Job A: Count the lines in the entries that contain the string "wooden", treating case as significant. Reply with the number alone.

Extract provided:
──────────────────────────────

Adaptability in today’s automotive industry is critical and is an attribute that has successfully differentiated AMD automotive-grade devices for decades

Adaptability in today’s automotive industry is critical and is an attribute that has successfully differentiated AMD automotive-grade devices for decades. AMD Zynq UltraScale+ MPSoCs provide the versatility and adaptive computing capabilities required to address the needs of leading automotive OEMs and Tier 1 suppliers under constant pressure to move quickly and adapt to ever-changing requirements. Traditional fixed-chip architectures take one to two years to design and get to market – even longer in many cases. Through the power of our adaptive technology, automakers and Tier 1 suppliers can adjust AMD devices on the fly to meet changing needs with Dynamic Function Exchange (DFX).

At Embedded World, we’re showcasing this unique capability alongside our premier partner Xylon, FPGA design experts with more than 20 years of automotive experience. Xylon offers a DFX software design framework, enabling OEMs and Tier 1 suppliers to dynamically swap hardware functionality in milliseconds. Together, AMD and Xylon allow customers to cover more functionality in a single piece of hardware and ultimately reduce the overall footprint of a system solution – lower cost, lower power, and smaller device.

──────────────────────────────

Job B: Reproduce the entire passage on AMD adaptive devices for automotive use, word for word.

──────────────────────────────

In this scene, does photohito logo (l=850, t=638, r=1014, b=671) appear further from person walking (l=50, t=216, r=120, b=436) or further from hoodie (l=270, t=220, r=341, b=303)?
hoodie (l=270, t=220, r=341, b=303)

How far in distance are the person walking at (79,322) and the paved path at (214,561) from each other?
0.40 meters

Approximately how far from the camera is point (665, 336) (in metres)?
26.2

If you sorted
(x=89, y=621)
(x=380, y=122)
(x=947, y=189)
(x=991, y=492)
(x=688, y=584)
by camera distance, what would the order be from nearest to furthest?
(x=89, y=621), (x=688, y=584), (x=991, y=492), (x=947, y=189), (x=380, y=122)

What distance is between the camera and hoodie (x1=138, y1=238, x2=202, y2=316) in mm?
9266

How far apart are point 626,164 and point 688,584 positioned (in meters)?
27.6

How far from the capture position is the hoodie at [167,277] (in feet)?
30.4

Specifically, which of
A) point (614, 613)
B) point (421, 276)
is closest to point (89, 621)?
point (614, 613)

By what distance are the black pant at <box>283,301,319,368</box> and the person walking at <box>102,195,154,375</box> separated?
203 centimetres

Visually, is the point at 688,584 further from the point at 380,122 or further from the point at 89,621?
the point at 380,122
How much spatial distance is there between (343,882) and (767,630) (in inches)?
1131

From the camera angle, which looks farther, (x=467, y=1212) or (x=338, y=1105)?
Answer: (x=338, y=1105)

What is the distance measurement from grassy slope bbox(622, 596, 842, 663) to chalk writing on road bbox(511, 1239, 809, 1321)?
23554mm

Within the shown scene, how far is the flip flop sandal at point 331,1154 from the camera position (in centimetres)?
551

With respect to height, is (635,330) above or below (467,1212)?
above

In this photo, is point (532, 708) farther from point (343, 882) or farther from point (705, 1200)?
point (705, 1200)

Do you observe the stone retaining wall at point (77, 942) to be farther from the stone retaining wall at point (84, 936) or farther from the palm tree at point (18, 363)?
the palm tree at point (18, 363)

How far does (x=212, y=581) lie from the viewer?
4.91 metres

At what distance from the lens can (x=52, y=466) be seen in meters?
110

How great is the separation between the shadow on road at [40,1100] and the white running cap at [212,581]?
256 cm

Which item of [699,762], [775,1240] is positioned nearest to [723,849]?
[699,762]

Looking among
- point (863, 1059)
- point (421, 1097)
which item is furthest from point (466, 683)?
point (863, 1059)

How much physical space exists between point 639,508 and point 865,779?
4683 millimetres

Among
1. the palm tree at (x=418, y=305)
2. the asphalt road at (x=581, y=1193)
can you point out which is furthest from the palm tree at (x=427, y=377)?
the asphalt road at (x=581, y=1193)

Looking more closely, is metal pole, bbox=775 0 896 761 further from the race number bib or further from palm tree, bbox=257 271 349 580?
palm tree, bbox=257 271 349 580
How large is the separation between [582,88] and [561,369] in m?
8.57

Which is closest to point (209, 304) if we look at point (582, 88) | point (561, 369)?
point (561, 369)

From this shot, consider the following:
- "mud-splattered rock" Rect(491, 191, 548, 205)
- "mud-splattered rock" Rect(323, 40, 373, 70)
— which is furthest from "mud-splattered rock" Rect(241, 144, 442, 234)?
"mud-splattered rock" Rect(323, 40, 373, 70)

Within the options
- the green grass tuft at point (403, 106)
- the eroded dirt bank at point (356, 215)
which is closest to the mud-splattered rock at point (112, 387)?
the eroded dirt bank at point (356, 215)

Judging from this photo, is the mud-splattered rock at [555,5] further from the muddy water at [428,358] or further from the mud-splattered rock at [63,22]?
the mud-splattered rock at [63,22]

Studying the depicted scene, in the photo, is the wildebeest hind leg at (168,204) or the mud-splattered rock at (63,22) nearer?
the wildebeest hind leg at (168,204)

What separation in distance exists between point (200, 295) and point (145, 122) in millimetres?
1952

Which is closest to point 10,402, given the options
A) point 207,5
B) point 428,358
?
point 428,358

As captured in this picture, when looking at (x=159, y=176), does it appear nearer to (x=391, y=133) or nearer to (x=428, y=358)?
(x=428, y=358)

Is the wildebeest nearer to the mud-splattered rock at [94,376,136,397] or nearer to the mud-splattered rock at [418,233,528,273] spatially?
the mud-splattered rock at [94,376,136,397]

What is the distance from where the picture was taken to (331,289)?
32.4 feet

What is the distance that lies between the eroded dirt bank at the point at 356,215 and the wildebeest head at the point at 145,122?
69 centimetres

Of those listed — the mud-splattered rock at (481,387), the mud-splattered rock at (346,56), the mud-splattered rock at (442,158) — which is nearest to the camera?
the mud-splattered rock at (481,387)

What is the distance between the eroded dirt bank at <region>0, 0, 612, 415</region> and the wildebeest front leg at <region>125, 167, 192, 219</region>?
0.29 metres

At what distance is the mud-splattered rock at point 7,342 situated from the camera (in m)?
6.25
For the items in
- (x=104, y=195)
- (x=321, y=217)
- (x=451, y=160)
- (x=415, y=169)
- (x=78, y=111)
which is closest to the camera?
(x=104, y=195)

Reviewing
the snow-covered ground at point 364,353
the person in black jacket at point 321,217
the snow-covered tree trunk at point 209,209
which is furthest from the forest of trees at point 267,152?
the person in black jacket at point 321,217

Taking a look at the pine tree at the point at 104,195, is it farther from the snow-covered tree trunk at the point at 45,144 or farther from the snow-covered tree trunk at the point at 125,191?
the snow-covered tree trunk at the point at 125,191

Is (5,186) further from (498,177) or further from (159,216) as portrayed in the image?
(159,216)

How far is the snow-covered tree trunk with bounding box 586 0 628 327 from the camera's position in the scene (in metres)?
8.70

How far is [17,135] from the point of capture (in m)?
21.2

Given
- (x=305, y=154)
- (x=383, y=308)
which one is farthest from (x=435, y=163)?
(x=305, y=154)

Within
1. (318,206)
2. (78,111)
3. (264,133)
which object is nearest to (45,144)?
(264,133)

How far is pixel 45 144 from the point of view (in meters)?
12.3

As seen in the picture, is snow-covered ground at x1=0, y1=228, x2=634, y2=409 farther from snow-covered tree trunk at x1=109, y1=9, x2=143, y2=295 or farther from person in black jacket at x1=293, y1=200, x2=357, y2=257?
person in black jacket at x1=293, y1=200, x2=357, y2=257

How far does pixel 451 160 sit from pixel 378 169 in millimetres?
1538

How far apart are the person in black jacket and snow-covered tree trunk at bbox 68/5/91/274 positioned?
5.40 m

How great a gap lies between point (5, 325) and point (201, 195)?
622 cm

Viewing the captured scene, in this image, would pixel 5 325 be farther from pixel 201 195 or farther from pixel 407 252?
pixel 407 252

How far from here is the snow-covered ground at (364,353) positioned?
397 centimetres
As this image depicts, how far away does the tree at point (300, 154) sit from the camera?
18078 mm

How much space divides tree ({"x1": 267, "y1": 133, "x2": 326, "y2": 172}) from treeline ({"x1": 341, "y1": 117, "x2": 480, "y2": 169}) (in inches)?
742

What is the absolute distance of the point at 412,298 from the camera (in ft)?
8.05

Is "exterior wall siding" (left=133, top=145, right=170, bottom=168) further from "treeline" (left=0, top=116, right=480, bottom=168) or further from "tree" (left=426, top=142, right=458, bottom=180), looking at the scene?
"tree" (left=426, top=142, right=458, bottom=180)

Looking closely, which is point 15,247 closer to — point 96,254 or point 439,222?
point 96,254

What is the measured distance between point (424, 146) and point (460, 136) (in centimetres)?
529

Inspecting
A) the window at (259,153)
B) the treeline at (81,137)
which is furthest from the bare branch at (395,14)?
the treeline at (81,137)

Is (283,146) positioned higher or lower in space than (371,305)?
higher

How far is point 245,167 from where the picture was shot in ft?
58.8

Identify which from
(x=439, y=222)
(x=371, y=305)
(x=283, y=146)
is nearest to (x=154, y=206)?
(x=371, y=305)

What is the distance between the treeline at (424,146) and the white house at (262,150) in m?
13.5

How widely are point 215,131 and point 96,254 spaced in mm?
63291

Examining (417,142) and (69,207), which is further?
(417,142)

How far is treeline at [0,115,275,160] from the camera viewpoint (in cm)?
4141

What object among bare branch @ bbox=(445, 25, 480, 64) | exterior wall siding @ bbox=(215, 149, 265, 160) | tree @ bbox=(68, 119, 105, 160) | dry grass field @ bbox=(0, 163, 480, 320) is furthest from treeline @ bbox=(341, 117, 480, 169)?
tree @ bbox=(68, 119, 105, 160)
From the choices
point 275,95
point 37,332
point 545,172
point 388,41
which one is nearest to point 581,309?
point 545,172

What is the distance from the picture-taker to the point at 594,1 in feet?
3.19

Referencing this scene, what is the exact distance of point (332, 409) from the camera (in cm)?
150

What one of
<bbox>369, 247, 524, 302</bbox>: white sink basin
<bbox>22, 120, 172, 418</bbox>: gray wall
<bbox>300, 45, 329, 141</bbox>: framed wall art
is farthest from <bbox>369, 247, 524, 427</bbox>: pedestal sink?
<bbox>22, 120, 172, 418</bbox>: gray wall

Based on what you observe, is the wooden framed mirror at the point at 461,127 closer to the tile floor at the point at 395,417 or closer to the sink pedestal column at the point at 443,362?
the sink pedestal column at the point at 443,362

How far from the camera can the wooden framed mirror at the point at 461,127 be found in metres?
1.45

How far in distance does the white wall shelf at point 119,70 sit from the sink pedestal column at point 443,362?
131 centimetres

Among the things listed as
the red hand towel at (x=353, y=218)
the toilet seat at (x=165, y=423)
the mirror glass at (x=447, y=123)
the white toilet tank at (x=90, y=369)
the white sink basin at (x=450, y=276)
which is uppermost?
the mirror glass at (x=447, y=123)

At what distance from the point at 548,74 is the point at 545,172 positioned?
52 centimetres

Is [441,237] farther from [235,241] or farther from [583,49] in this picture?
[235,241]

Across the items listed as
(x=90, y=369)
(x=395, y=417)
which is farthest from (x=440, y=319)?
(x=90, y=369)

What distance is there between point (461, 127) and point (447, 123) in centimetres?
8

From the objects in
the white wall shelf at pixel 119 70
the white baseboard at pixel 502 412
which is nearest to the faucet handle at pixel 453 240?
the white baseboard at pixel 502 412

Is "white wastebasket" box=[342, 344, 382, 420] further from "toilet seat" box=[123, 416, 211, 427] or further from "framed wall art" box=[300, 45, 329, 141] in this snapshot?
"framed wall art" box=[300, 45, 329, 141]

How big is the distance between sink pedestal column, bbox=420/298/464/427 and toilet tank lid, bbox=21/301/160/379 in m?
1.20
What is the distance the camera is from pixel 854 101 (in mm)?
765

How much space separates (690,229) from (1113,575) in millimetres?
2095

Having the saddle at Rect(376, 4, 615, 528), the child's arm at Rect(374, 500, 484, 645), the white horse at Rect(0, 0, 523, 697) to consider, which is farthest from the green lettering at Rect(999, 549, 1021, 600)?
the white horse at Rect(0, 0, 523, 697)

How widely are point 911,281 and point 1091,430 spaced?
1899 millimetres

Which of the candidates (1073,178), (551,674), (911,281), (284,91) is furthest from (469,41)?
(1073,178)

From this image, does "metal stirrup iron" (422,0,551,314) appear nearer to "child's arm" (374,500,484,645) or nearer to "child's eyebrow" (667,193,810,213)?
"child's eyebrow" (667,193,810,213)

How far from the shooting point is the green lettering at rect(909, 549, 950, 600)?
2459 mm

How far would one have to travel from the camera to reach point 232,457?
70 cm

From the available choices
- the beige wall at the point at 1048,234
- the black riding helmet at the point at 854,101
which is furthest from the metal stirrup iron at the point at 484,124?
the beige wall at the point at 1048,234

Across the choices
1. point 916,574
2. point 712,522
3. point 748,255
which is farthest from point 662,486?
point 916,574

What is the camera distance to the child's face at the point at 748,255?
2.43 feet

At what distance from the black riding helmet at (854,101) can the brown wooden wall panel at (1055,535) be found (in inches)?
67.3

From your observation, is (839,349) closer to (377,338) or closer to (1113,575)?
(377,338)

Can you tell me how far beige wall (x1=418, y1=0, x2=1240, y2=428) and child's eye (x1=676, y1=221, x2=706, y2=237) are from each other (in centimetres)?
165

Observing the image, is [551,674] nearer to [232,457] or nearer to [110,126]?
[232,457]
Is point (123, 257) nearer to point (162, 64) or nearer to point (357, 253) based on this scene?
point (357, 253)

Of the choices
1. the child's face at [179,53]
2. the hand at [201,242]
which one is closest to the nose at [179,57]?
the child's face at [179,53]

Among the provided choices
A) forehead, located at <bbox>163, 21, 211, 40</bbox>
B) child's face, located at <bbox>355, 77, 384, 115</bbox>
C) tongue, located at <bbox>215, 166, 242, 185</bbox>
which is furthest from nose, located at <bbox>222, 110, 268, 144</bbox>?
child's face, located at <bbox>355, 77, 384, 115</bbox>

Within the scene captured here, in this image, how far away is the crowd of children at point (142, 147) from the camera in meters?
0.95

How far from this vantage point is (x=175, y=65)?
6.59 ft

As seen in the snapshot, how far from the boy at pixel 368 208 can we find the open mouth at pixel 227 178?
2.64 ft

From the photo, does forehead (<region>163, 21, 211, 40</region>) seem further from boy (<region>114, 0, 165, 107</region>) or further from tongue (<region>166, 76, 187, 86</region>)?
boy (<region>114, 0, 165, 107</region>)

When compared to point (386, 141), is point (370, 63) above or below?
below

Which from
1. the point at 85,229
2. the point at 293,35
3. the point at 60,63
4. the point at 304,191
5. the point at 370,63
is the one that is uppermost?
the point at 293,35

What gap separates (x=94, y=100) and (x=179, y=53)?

──────────────────────────────

Right answer A: 3

Right answer B:
Adaptability in today’s automotive industry is critical and is an attribute that has successfully differentiated AMD automotive-grade devices for decades

Adaptability in today’s automotive industry is critical and is an attribute that has successfully differentiated AMD automotive-grade devices for decades. AMD Zynq UltraScale+ MPSoCs provide the versatility and adaptive computing capabilities required to address the needs of leading automotive OEMs and Tier 1 suppliers under constant pressure to move quickly and adapt to ever-changing requirements. Traditional fixed-chip architectures take one to two years to design and get to market – even longer in many cases. Through the power of our adaptive technology, automakers and Tier 1 suppliers can adjust AMD devices on the fly to meet changing needs with Dynamic Function Exchange (DFX).

At Embedded World, we’re showcasing this unique capability alongside our premier partner Xylon, FPGA design experts with more than 20 years of automotive experience. Xylon offers a DFX software design framework, enabling OEMs and Tier 1 suppliers to dynamically swap hardware functionality in milliseconds. Together, AMD and Xylon allow customers to cover more functionality in a single piece of hardware and ultimately reduce the overall footprint of a system solution – lower cost, lower power, and smaller device.